Examples 1 to 3, Comparative Examples 1 to 2 Polyethylene terephthalate biaxially stretched film with a raw area of 5 μm (tensile modulus: 400 to 9/mm2, Ra/R
t: 0.15 μm/1.30 μm> An anti-sticking layer with the following composition is applied to one side of the film with a thickness of 0.2 after drying.
Apply 5 μm. Drying was performed at 110°C for 1 minute.

(A> Nylidene chloride/acrylonitrile (93w 7w
t%) copolymer (weight average molecular weight: 200,000) emulsion (B) epoxy/polyether modified silicone oil (
Viscosity 3500C・5 (25℃) measured with a B-type viscometer,
Epoxy content: 0.5 wt%) The compositions (A> and (B) above) were mixed at the weight ω ratio shown in Table 1 and the concentration was adjusted with water.This coating liquid was applied using a gravure coater, and after drying. , and 11 parts of carnauba wax 100ff and 3 parts of macrocrystalline wax on the other side.
0 parts by weight, 15 parts by weight of vinyl acetate-ethylene copolymer,
A thermal transfer material shown in Table 1 was prepared by applying a heat-melting ink containing 20 parts by weight of carbon black to a thickness of 5 μm.

(Comparative Example 1) where the ratio of B/A> was less than the range of the present invention resulted in sticking and noise, and the printing was unclear.Also, when the ratio exceeded the range of the present invention (Comparative Example 2), there was no close contact. The object of the present invention could not be achieved due to insufficient properties and stickiness of the coating film. (Good characteristics were shown only when B/A> was within the range of the present invention.

Examples 4 to 6, Comparative Examples 3 to 4 (1q thermal transfer material was prepared in the same manner as in Example 1, except that the ratio of B/A> was 0.3 and the coating thickness was changed.Coating thickness In Comparative Example 3), which did not fall within the scope of the present invention, sticking and noise were significant, and printing performance was also poor. In addition, in Comparative Example 4), which was coated beyond the scope of the present invention, there was no sticking or noise, but the adhesion was poor, resulting in contamination of the thermal head, and the total thickness was thick, resulting in some areas of printing being unclear. Ta. Good properties were exhibited only when the coating thickness was within the range of the present invention.

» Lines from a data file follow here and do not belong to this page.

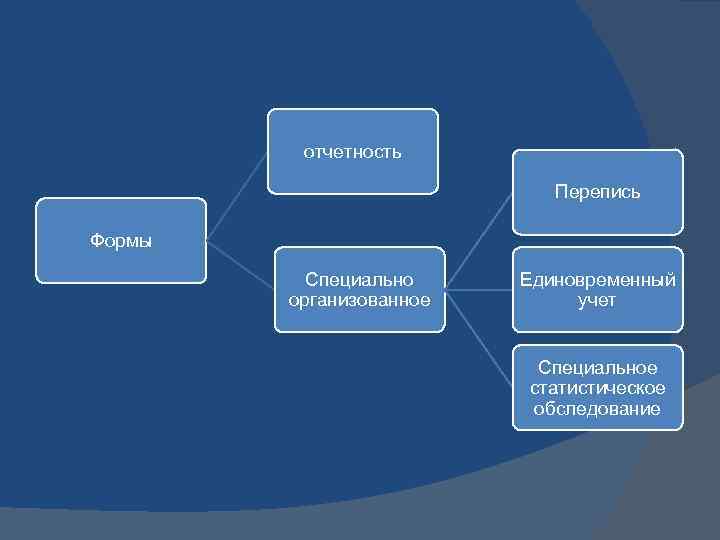 Формы

отчетность

Специально организованное

Перепись

Единовременный учет

Специальное статистическое обследование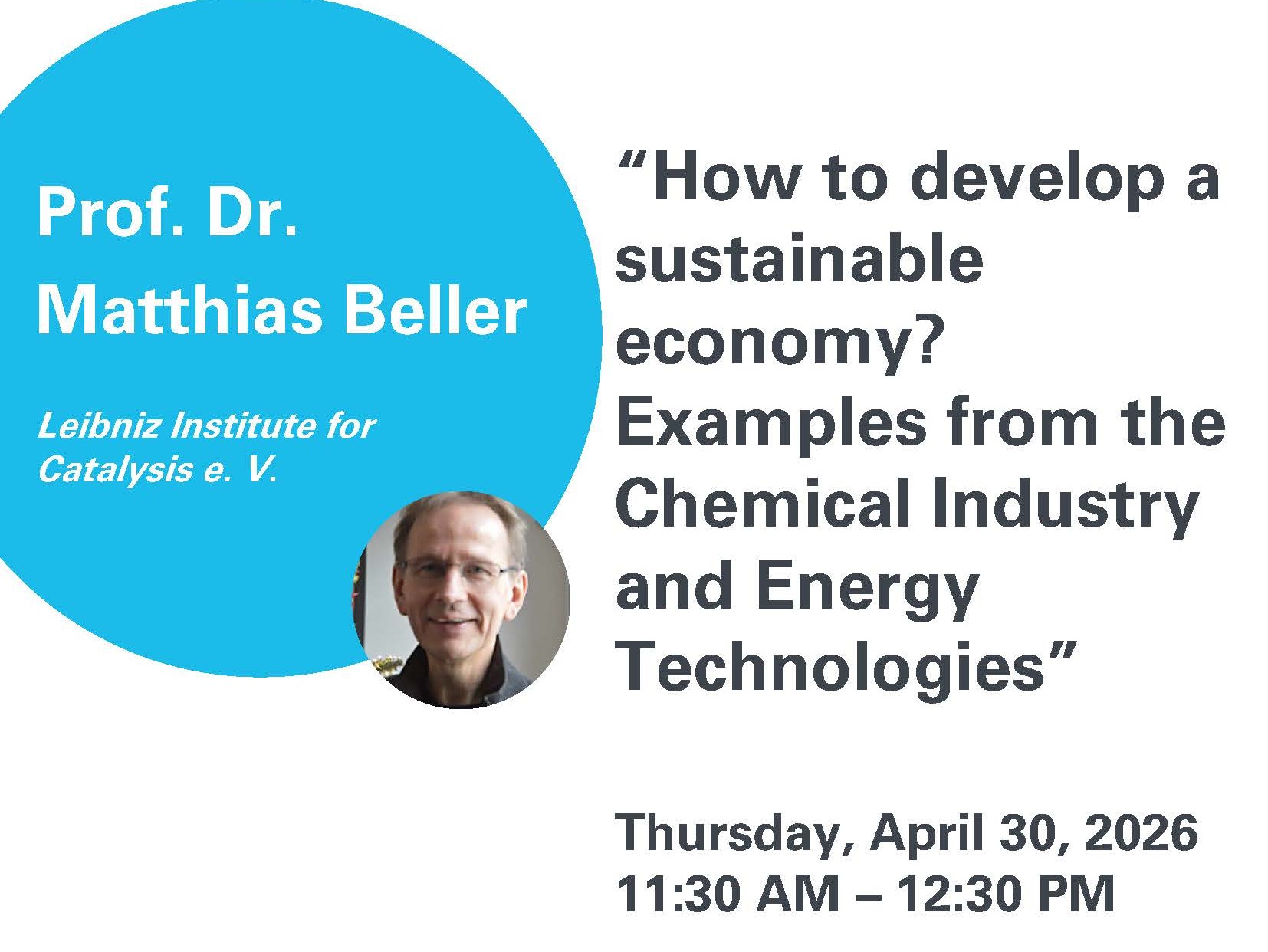 Prof. Dr. Matthias Beller

Leibniz Institute for Catalysis e. V.

“How to develop a sustainable economy? Examples from the Chemical Industry and Energy Technologies”

Thursday, April 30, 2026
11:30 AM – 12:30 PM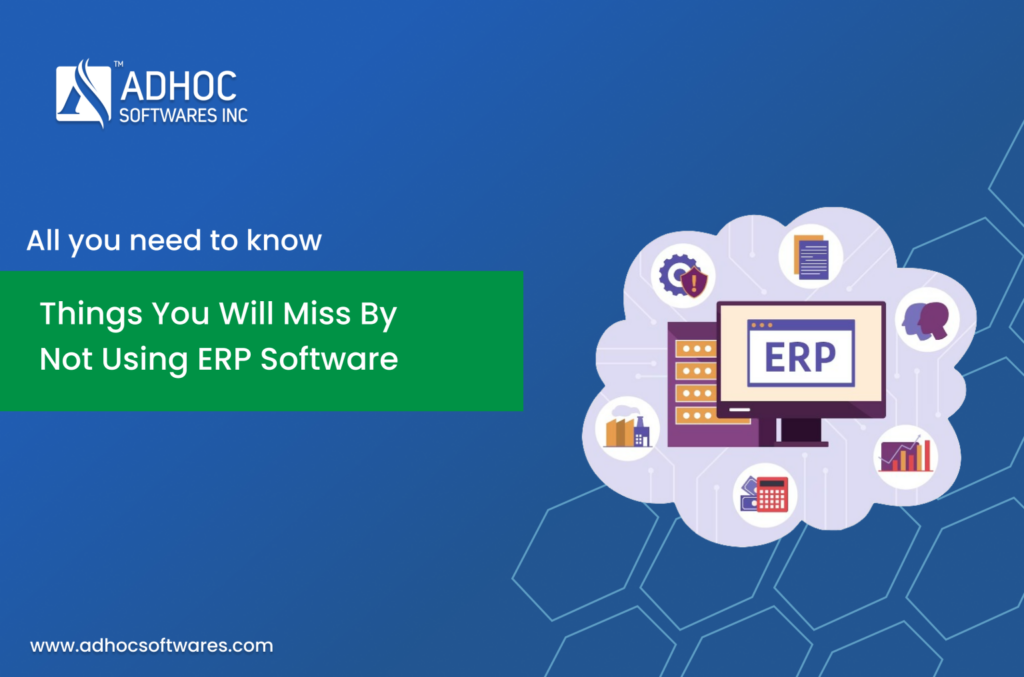 TM
ADHOC
SOFTWARES INC

All you need to know

Things You Will Miss By Not Using ERP Software

ERP

www.adhocsoftwares.com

Example 7 Thermal transfer materials shown in Table 1 were obtained in the same manner as in Example 1 except that an emulsion of dimethylborisiloxane oil (viscosity: 1,000,000 C-S) was used as Luganopolysiloxane A. As shown, thermal transfer materials with good properties were obtained even when the type of organoborisiloxane was changed.

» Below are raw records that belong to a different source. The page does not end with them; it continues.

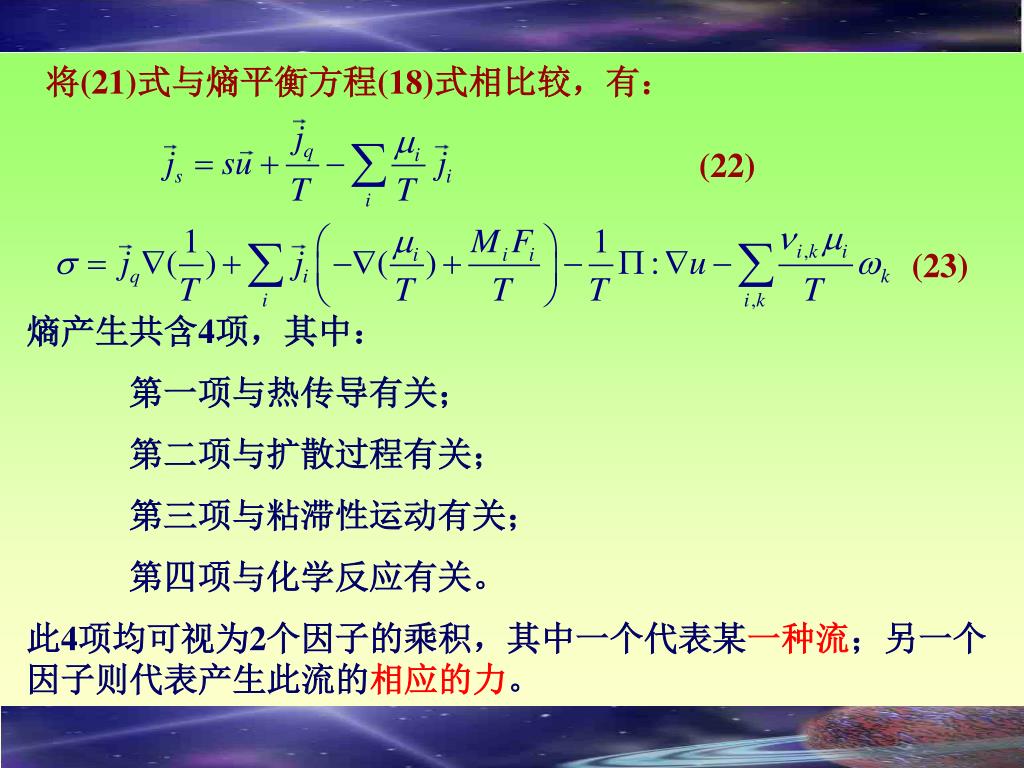 将(21)式与熵平衡方程(18)式相比较，有：

$\vec{j}_s = s\vec{u} + \frac{\vec{j}_q}{T} - \sum_i \frac{\mu_i}{T}\vec{j}_i$ (22)

$\sigma = \vec{j}_q \nabla(\frac{1}{T}) + \sum_i \vec{j}_i \left( -\nabla(\frac{\mu_i}{T}) + \frac{M_i F_i}{T} \right) - \frac{1}{T}\Pi : \nabla u - \sum_{i,k} \frac{\nu_{i,k}\mu_i}{T}\omega_k$ (23)

熵产生共含4项，其中：

第一项与热传导有关；

第二项与扩散过程有关；

第三项与粘滞性运动有关；

第四项与化学反应有关。

此4项均可视为2个因子的乘积，其中一个代表某一种流；另一个因子则代表产生此流的相应的力。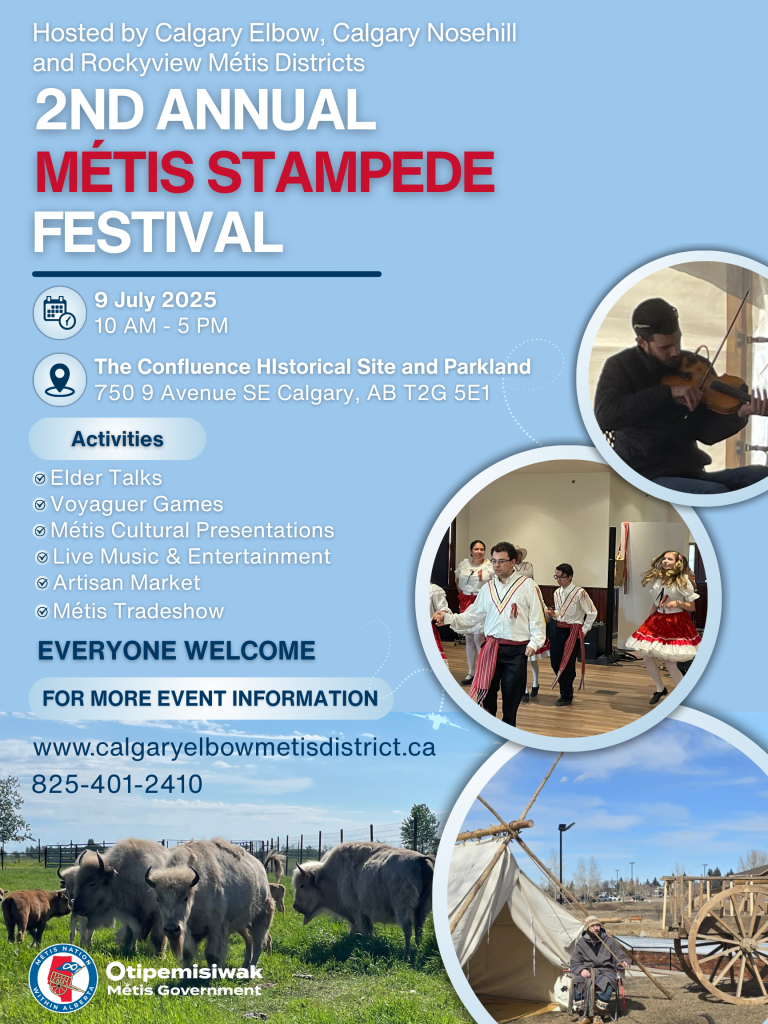 Hosted by Calgary Elbow, Calgary Nosehill and Rockyview Métis Districts

2ND ANNUAL
MÉTIS STAMPEDE
FESTIVAL

9 July 2025
10 AM - 5 PM

The Confluence HIstorical Site and Parkland
750 9 Avenue SE Calgary, AB T2G 5E1

Activities

Elder Talks
Voyaguer Games
Métis Cultural Presentations
Live Music & Entertainment
Artisan Market
Métis Tradeshow

EVERYONE WELCOME

FOR MORE EVENT INFORMATION

www.calgaryelbowmetisdistrict.ca
825-401-2410

MÉTIS NATION WITHIN ALBERTA

Otipemisiwak
Métis Government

Example 8 Polyethylene terephthalate with an intrinsic viscosity of 0.62 was
It was melted at 80°C and extruded onto a cooling drum at about 60°C. Further, it was stretched 3.5 times by roll stretching in the longitudinal direction at 80°C.
After corona discharge treatment in air, a water-based repaint as shown in Example 8 was applied.

After coating, continuously stretch 3.5 times in the transverse direction at 110'C.
Heat treatment was performed at 20'C to obtain a biaxially stretched polyester film having a film thickness of 5 μm and a coating thickness of 0.25 μm. A heat-melting ink was applied to the opposite side of the film to the coated side in the same manner as in Example 1 to obtain a heat-sensitive transfer material. This thermal transfer material was found to exhibit good properties with no problems in both line type and serial type printers.

Claims (1)

[Claims] A transfer ink layer that melts or sublimates when heated is provided on one side of the plastic film, and the other side is made of a mixture of (A) vinylidene chloride copolymer and (B) organopolysiloxane, and (B) /(A) weight ratio is 0
．． 01-8, a thermal transfer material characterized by being provided with an anti-sticking layer having a thickness of 0.03-3 μm.